--- Challenge ---
Can you reproduce in full the rows from the line with "How large a distance" to the line with "458 centimetres", offsetting every distance in the answers by adding 3?

--- Source material ---
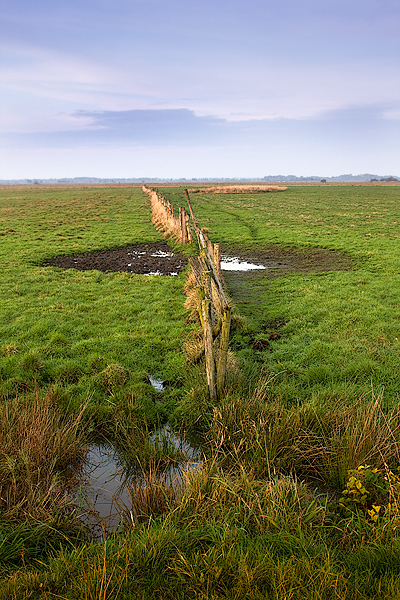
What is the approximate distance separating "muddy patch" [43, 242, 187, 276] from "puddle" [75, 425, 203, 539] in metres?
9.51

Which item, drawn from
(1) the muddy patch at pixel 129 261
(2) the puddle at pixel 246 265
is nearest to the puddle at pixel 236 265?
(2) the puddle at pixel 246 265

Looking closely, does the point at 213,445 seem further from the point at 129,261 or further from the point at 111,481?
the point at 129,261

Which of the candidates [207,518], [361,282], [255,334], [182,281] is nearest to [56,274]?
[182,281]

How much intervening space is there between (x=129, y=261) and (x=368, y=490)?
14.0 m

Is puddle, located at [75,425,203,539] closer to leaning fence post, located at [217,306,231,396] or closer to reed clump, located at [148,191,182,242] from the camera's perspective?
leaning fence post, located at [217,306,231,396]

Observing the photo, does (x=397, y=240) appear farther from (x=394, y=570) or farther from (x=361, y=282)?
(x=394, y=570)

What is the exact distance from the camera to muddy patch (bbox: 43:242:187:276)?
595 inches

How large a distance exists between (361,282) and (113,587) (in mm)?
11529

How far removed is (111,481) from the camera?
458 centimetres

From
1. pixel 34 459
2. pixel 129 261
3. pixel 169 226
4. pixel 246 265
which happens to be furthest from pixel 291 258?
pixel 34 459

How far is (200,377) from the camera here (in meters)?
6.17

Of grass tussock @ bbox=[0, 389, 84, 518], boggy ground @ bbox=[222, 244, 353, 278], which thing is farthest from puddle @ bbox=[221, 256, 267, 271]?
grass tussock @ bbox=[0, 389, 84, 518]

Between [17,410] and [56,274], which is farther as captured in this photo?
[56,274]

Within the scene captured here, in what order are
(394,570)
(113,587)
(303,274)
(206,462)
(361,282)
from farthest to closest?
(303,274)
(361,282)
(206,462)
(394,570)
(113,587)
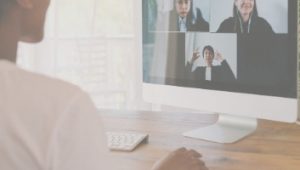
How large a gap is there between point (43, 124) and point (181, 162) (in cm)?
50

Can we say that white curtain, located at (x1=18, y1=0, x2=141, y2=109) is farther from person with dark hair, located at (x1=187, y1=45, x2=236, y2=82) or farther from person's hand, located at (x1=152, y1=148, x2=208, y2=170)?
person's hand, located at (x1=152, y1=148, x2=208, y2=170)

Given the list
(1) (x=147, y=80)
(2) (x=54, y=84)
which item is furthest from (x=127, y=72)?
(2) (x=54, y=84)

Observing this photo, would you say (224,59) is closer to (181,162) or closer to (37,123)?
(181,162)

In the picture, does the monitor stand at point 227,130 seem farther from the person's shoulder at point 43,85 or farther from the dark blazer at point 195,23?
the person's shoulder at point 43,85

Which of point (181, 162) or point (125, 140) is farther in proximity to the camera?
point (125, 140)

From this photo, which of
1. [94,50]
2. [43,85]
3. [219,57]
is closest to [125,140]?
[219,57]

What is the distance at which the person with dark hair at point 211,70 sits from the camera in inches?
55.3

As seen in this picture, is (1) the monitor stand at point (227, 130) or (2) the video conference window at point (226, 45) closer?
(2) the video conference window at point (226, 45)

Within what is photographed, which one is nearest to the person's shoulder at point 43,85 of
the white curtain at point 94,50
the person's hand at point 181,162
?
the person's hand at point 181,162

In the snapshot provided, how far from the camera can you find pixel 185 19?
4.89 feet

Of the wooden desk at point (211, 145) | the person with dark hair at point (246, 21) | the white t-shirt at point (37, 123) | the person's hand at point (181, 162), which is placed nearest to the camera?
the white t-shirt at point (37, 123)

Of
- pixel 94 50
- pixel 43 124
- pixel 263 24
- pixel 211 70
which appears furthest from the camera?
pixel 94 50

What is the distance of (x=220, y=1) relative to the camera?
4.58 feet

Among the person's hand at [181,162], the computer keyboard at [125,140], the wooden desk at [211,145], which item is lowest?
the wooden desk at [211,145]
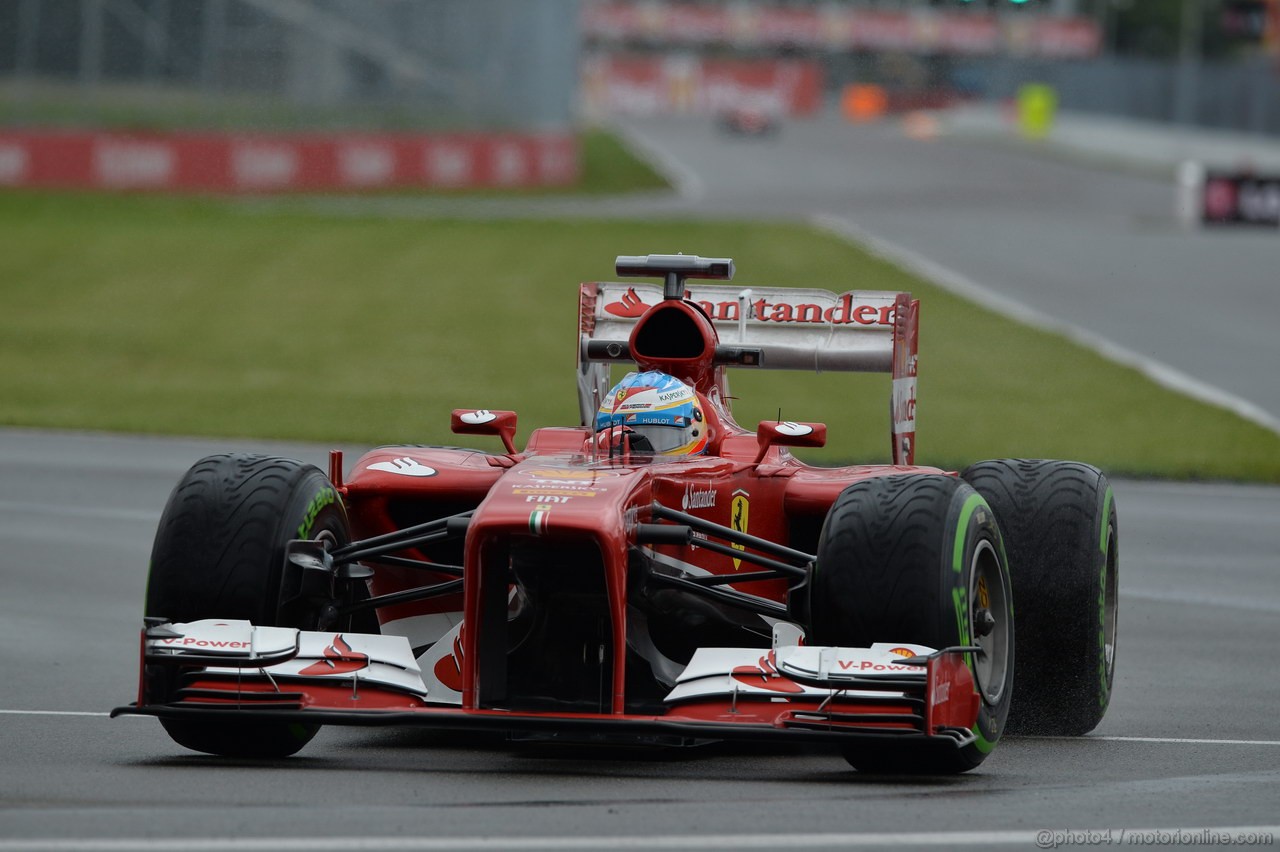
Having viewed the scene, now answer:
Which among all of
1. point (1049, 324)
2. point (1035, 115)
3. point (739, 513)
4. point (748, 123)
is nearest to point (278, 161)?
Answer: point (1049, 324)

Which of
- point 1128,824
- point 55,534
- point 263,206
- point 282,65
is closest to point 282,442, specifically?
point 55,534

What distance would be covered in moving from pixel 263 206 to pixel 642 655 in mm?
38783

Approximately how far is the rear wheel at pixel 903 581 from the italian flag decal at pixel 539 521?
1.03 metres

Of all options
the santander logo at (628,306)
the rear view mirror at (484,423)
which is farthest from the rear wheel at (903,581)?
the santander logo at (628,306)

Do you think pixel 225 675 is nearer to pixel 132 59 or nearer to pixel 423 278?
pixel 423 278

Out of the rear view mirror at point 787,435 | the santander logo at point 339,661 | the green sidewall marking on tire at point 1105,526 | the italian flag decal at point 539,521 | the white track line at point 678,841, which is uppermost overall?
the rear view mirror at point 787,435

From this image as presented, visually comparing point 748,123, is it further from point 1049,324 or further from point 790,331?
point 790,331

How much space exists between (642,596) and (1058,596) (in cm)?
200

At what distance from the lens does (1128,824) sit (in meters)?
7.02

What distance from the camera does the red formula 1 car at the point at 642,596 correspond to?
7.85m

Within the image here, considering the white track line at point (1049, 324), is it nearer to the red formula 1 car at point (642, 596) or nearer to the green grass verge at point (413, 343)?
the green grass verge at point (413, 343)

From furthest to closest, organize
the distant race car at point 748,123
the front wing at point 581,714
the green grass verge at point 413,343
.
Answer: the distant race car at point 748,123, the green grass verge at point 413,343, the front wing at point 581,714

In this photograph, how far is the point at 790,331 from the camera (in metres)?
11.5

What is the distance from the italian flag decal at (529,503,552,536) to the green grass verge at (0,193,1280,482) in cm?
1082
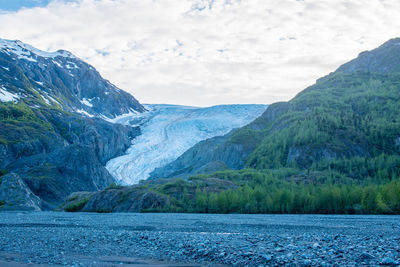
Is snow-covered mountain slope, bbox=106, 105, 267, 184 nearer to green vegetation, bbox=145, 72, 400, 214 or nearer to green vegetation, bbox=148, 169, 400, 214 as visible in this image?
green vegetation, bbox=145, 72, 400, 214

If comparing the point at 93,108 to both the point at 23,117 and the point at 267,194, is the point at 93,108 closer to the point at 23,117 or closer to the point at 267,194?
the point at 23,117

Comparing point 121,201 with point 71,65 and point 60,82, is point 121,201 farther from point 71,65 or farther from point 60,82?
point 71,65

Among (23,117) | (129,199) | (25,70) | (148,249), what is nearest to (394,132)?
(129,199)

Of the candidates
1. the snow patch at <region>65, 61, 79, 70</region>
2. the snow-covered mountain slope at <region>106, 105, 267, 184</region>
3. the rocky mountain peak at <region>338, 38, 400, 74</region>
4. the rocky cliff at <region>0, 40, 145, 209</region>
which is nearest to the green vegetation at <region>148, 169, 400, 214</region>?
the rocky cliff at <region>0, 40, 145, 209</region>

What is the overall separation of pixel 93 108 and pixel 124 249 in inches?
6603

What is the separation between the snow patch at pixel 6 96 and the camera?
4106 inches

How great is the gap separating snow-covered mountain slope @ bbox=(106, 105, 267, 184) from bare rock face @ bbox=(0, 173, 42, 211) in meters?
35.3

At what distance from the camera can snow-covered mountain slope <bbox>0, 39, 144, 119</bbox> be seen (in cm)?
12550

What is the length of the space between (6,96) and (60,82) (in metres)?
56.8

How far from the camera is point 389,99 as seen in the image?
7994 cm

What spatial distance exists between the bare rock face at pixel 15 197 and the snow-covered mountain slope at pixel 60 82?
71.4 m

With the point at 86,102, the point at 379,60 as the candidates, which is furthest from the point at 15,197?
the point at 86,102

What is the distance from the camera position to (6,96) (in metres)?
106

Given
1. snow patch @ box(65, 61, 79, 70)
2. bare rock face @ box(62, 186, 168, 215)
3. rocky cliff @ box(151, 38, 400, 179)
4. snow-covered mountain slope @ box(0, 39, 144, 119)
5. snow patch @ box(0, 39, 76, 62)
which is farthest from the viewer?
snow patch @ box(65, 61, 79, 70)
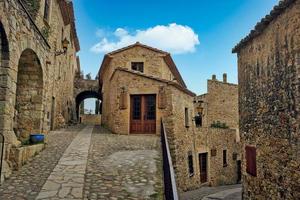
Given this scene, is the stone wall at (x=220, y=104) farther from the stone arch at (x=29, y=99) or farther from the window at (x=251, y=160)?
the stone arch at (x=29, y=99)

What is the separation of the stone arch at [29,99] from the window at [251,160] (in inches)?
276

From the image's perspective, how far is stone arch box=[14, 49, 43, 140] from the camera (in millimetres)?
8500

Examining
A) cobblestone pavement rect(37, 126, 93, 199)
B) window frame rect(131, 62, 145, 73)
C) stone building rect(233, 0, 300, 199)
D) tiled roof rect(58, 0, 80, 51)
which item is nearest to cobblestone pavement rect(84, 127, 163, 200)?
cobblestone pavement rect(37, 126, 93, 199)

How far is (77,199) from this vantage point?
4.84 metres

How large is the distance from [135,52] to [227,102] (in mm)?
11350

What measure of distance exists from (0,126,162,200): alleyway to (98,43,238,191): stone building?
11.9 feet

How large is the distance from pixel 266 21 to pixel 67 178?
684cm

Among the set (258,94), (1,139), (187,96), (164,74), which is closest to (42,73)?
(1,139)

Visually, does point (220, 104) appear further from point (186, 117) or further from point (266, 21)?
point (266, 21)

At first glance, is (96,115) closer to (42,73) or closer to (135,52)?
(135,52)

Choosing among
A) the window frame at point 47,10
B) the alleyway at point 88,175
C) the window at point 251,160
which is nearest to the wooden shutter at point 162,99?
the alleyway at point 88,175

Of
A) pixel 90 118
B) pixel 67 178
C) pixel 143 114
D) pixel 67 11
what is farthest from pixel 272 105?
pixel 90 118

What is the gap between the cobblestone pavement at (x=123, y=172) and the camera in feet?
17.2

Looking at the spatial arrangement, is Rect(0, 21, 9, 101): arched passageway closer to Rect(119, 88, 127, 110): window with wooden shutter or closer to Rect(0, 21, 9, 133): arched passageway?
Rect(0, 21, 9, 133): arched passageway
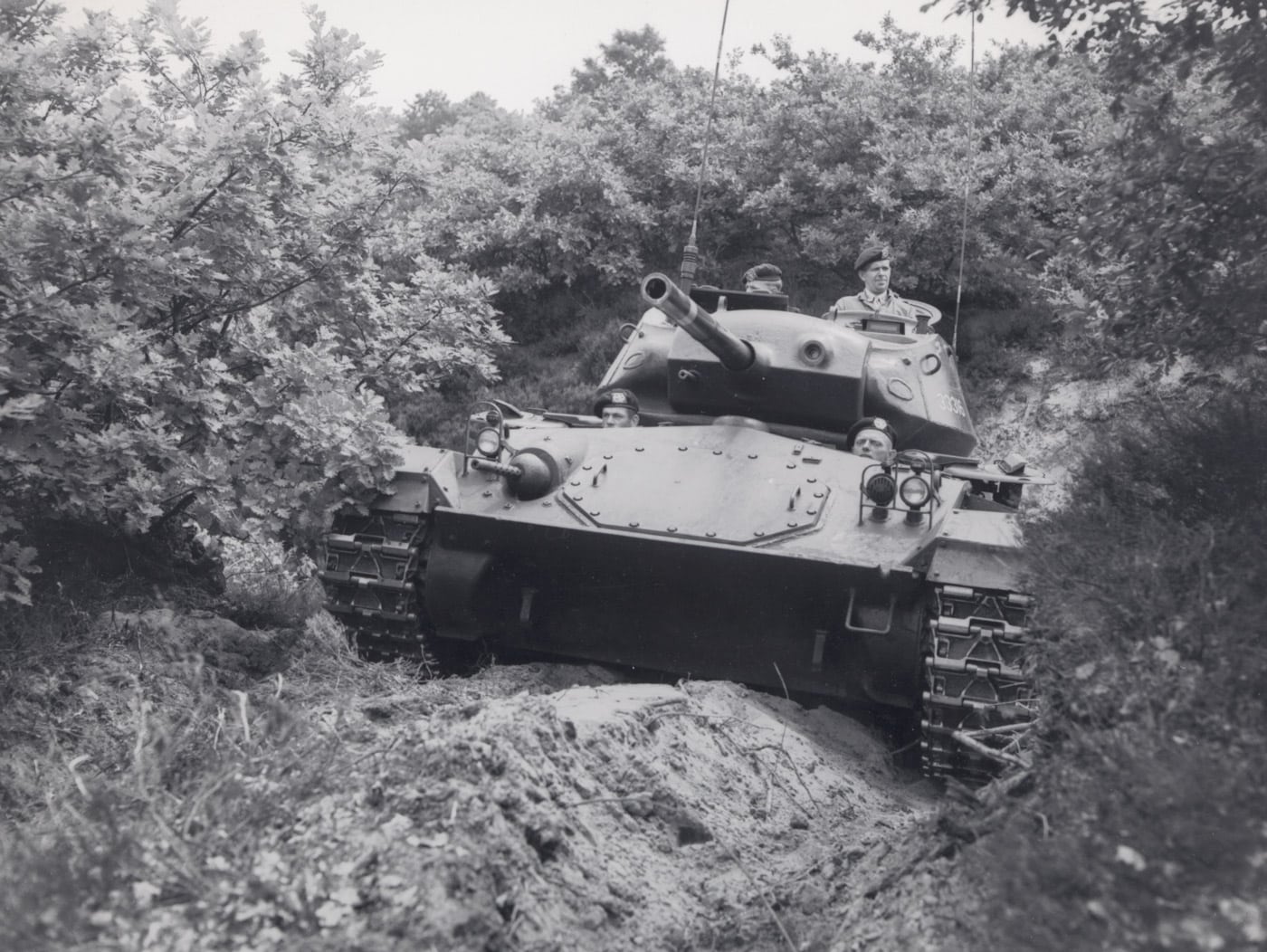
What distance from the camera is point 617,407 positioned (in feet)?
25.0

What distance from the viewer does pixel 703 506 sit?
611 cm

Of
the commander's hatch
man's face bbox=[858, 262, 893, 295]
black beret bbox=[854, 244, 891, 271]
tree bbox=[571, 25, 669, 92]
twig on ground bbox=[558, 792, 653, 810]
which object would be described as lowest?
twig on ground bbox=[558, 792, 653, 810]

--- Exercise output ---
How large a distance exists between (361,282) and (113,587) (in mm)?
11532

How far removed is (111,481) from the camera?
461 centimetres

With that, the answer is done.